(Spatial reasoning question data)
------------------------------------------------------------------------

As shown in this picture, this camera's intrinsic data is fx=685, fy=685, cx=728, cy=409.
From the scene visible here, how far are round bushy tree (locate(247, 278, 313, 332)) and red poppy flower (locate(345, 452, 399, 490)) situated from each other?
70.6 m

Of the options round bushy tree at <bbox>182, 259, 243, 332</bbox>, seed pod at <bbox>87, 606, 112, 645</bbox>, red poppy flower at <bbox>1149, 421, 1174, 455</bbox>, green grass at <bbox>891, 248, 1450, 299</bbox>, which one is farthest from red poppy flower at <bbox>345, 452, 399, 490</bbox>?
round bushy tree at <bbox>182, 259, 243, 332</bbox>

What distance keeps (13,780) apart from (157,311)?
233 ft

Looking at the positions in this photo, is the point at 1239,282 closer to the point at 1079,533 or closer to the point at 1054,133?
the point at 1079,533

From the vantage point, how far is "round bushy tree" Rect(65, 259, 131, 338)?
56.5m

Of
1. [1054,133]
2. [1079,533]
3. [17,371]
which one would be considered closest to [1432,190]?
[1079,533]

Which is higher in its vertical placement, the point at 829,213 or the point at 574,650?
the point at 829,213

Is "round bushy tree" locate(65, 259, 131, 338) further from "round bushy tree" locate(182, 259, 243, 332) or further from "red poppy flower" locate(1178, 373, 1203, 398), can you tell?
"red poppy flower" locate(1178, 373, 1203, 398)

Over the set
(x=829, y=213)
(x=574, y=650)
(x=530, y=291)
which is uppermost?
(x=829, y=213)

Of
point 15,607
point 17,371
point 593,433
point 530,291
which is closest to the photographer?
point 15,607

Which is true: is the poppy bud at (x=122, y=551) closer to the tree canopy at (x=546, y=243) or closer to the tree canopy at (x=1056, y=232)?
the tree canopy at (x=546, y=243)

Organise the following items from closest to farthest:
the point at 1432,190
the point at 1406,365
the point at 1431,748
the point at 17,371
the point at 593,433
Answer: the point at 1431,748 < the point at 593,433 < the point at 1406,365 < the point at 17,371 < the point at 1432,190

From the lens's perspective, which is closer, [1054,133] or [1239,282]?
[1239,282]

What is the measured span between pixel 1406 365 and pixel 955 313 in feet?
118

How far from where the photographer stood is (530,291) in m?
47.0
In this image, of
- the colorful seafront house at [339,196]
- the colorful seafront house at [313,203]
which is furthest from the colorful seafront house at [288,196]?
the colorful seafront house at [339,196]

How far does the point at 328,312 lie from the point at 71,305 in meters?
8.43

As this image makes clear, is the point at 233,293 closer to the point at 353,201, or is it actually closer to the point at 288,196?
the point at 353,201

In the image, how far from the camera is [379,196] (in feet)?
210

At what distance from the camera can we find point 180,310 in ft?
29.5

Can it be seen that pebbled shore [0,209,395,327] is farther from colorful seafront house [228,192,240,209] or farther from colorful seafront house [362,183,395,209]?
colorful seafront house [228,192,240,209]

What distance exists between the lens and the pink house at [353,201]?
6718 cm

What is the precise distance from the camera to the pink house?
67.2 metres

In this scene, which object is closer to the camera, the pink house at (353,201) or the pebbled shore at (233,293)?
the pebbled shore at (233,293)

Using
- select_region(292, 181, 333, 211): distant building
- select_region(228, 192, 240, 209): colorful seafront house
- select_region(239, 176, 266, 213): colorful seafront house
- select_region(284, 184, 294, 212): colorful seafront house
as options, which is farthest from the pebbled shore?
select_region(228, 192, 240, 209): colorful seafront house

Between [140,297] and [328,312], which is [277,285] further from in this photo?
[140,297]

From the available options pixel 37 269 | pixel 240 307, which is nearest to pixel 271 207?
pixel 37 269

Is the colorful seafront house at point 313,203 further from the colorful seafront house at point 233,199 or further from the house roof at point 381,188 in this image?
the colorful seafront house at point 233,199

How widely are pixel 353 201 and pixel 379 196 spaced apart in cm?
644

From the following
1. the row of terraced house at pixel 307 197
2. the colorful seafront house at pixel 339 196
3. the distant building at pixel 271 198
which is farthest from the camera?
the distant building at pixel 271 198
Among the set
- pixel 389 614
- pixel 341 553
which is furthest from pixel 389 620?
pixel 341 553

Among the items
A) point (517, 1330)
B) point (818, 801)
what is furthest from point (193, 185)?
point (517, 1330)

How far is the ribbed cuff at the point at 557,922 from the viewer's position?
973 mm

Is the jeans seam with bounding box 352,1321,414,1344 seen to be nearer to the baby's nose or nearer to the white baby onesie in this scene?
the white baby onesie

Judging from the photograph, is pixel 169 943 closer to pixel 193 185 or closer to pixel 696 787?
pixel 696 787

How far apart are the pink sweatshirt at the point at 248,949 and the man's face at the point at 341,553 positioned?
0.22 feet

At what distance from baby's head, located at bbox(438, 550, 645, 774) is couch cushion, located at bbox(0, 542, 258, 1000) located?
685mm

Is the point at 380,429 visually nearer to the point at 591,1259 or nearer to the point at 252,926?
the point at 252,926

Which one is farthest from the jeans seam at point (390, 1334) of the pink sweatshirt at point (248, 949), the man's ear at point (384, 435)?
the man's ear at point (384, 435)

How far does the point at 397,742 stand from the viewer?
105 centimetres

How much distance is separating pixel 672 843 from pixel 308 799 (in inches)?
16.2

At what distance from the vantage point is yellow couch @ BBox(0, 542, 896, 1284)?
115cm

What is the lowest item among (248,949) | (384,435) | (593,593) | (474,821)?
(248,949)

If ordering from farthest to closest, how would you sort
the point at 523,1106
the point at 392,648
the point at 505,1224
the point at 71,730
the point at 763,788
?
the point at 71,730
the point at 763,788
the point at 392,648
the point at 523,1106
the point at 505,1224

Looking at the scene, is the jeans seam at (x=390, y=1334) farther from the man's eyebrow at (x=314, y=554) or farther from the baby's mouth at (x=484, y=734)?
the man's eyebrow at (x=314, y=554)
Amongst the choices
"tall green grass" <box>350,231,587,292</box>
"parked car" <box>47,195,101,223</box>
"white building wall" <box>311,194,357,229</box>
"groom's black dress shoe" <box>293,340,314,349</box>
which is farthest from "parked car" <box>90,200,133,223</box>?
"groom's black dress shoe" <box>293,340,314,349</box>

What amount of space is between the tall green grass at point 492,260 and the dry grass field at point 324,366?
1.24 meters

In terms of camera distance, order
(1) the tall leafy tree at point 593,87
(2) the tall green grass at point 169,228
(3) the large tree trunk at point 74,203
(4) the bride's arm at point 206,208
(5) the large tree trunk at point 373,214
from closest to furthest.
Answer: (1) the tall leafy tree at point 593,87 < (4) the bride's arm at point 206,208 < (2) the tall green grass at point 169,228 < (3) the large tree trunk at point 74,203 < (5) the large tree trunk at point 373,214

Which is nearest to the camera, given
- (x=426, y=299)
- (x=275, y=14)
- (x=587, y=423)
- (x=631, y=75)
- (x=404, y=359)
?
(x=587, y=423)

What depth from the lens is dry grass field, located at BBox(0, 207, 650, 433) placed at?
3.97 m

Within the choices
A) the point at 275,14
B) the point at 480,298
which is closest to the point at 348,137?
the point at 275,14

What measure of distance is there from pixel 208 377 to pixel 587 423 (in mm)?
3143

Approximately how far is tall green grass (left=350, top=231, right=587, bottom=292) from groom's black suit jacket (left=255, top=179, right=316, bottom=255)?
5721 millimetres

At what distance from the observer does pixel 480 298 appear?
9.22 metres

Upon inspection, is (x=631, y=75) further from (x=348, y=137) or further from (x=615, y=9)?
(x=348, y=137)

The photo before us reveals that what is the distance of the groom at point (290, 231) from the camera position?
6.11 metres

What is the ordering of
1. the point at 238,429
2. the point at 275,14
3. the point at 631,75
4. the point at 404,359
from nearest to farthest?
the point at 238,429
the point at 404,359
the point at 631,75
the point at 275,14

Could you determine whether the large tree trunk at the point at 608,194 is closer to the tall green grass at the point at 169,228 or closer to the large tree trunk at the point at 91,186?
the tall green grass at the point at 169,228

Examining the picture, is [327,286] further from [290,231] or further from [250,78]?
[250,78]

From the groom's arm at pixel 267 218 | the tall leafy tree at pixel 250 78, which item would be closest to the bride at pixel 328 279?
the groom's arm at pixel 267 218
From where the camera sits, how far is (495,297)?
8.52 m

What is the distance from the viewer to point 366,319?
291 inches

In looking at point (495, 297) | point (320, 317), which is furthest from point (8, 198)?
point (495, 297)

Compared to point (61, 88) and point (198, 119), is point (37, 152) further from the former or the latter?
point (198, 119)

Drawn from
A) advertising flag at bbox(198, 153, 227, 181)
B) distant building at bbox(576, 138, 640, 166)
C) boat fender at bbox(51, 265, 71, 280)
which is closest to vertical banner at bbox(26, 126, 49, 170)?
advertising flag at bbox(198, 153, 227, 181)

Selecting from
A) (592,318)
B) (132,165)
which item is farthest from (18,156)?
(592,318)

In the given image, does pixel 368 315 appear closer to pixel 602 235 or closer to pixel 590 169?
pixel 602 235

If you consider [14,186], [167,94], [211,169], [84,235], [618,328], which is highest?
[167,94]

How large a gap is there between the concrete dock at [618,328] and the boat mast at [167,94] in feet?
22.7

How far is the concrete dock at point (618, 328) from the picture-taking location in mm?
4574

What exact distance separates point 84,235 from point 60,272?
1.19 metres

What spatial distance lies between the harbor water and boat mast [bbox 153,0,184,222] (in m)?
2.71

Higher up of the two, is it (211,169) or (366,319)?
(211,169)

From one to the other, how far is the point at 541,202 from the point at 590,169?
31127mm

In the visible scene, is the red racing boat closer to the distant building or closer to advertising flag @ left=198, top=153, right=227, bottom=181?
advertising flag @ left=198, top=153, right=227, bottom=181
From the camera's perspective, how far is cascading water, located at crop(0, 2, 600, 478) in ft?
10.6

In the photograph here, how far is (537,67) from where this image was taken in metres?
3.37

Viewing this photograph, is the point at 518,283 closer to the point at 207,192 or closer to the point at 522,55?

------------------------------------------------------------------------

Please give the lines of the listing above as a numbered list, starting at the line with "At what distance from the observer" and ending with the line with "6.11 metres", both included, and leave out blank lines.

--- ANSWER TO THE EXERCISE ---
1. At what distance from the observer does pixel 480 298 appear?
2. 9.22 metres
3. Upon inspection, is (x=631, y=75) further from (x=348, y=137) or further from (x=615, y=9)?
4. (x=348, y=137)
5. The photo before us reveals that what is the distance of the groom at point (290, 231) from the camera position?
6. 6.11 metres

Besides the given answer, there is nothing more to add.